**Work task**
Reproduce the data below word for word, omitting the pictures.

[Brief web captions]
# # # # # # #
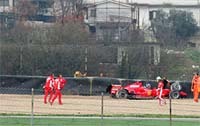 Felipe Massa casse sa nouvelle F2007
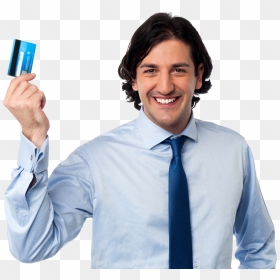Man Holding Credit Card Png - Person Holding A Credit Card, Transparent Png - card png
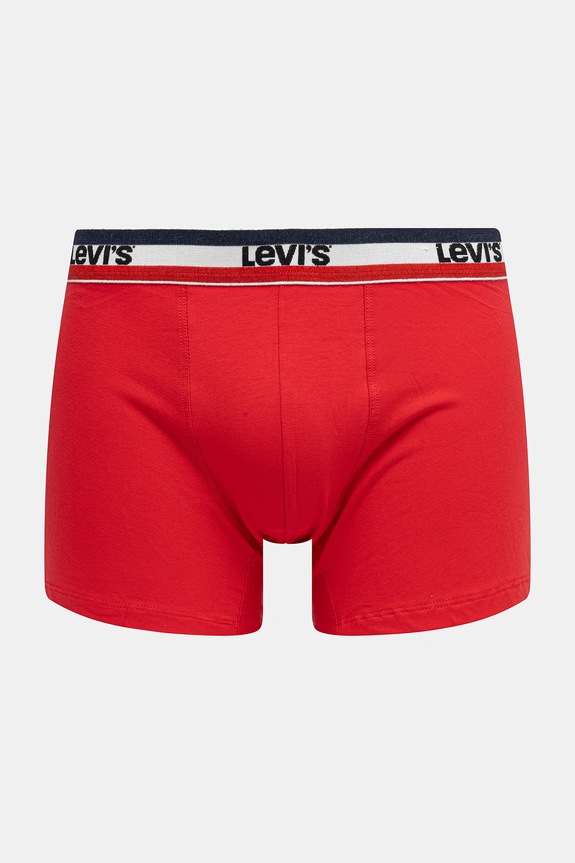 Levi's bokserki męskie bawełniane z elastanem 6-pack 37149.1306 niebieski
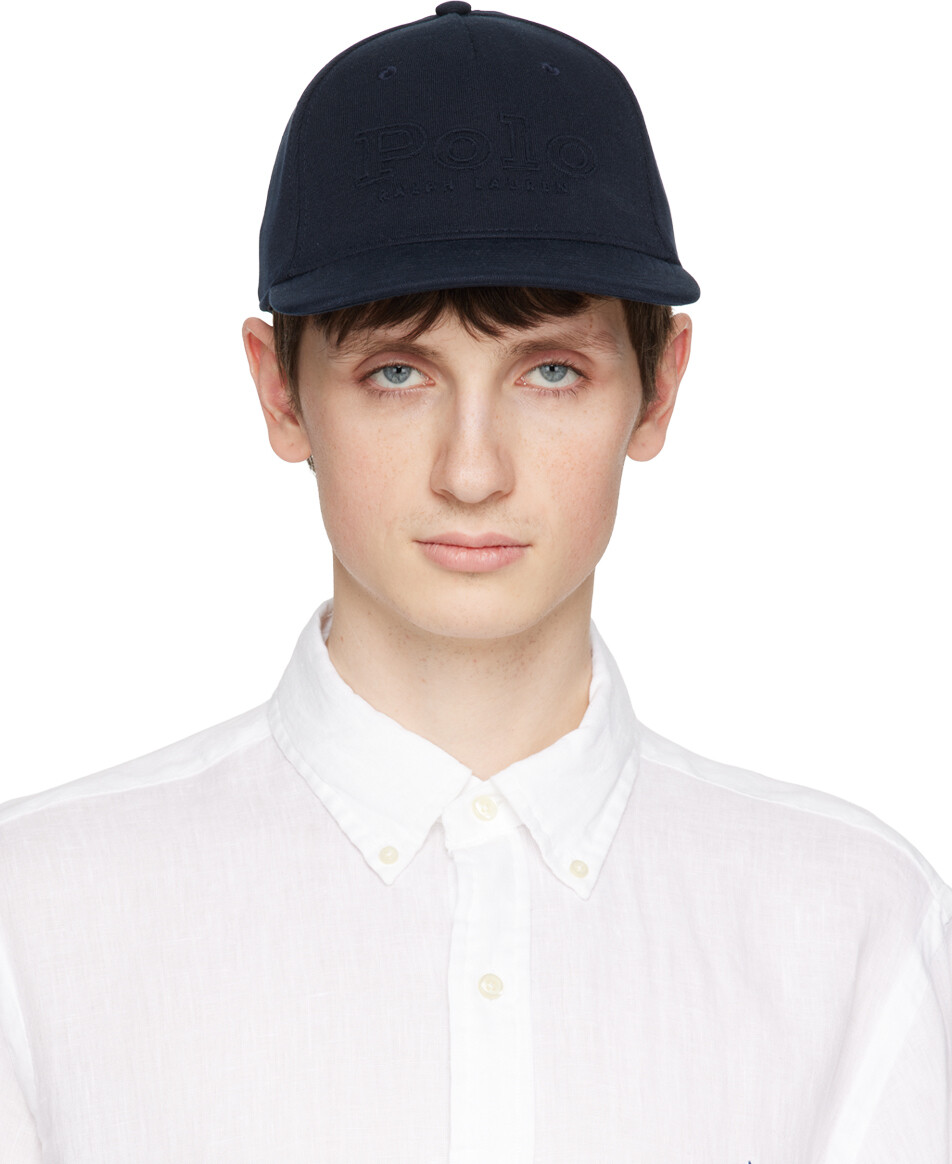 

Черная кепка с вышивкой Polo Ralph Lauren
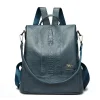 S0e6b3af6af50451f8d3843c7103c2317q.webp Sac à dos pour femme en cuir effet croco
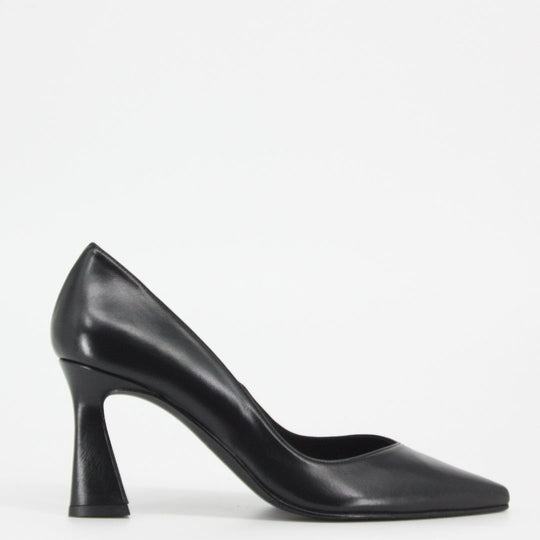 Lodi RALINA Black Leather Pump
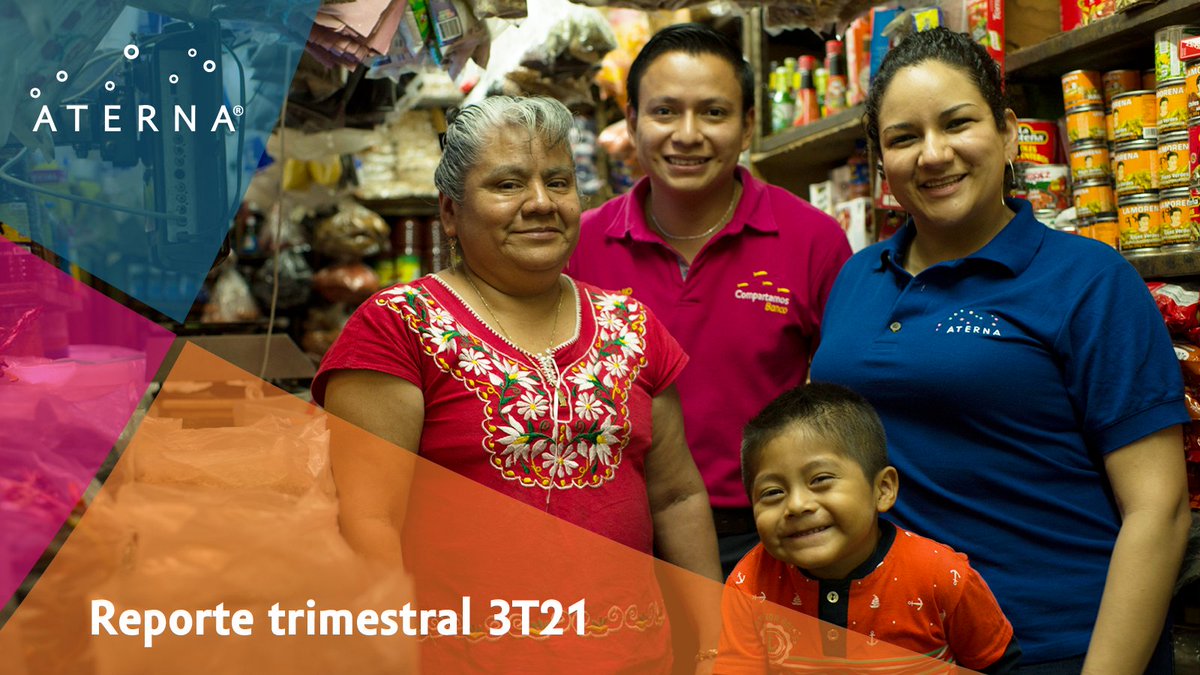 gentera's tweet photo. #ReporteTrimestral | #ATERNA cerró el trimestre con más de 9 millones de pólizas de seguro activas, promoviendo una cultura de prevención y trabajando cada día para cuidar a las personas. #3T21 #México #Perú https://t.co/Q0YghviiPC https://t.co/33E28C942X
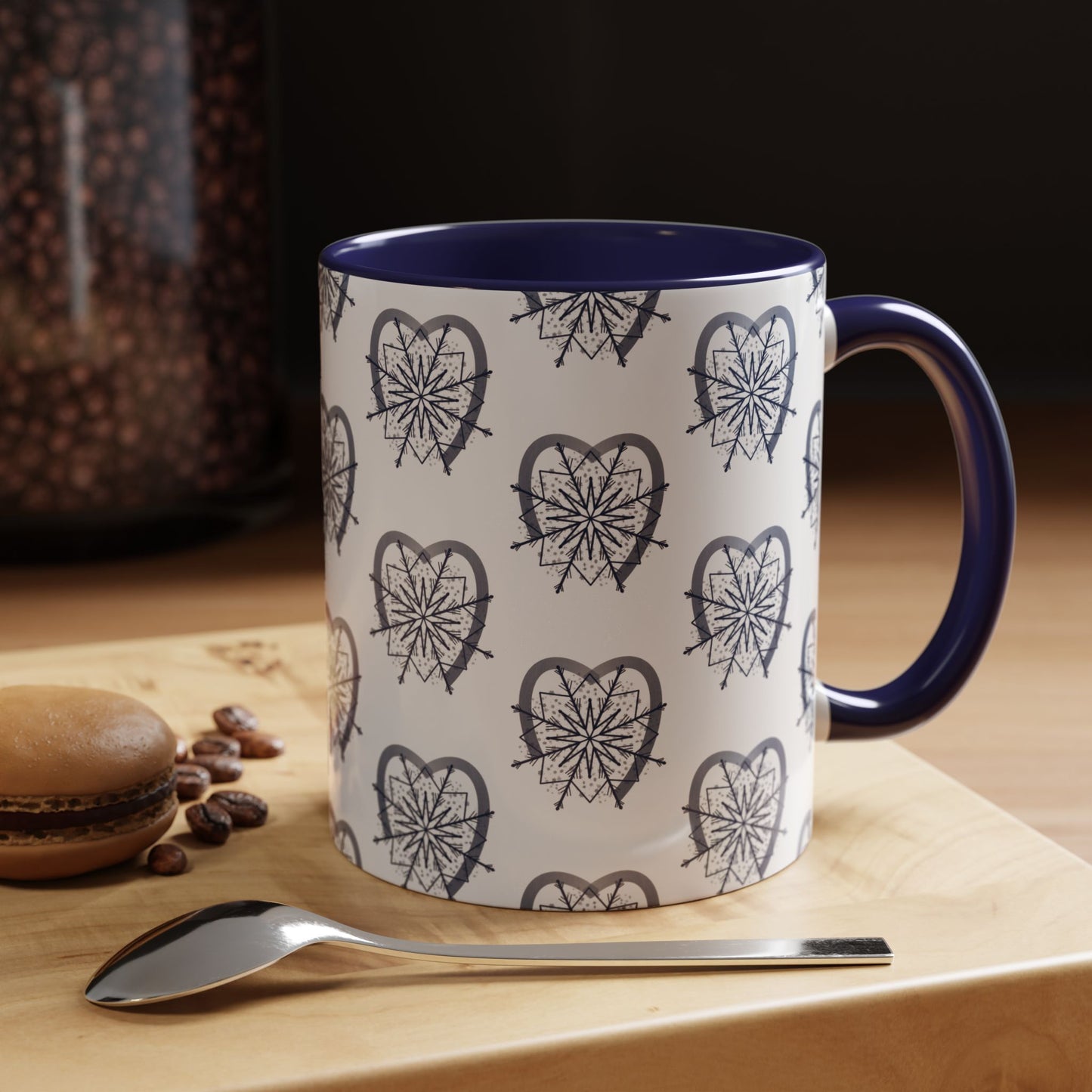 Navy "Love & Frost" Mug (11, 15oz)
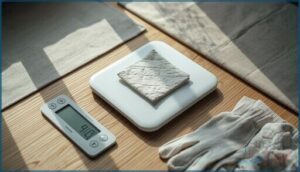 weighing the fabric accurately weighing the fabric accurately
# # # # # # #
**Output of the exercise**
 Felipe Massa casse sa nouvelle F2007
Man Holding Credit Card Png - Person Holding A Credit Card, Transparent Png - card png
 Levi's bokserki męskie bawełniane z elastanem 6-pack 37149.1306 niebieski

Черная кепка с вышивкой Polo Ralph Lauren
 S0e6b3af6af50451f8d3843c7103c2317q.webp Sac à dos pour femme en cuir effet croco
 Lodi RALINA Black Leather Pump
 gentera's tweet photo. #ReporteTrimestral | #ATERNA cerró el trimestre con más de 9 millones de pólizas de seguro activas, promoviendo una cultura de prevención y trabajando cada día para cuidar a las personas. #3T21 #México #Perú https://t.co/Q0YghviiPC https://t.co/33E28C942X
 Navy "Love & Frost" Mug (11, 15oz)
 weighing the fabric accurately weighing the fabric accurately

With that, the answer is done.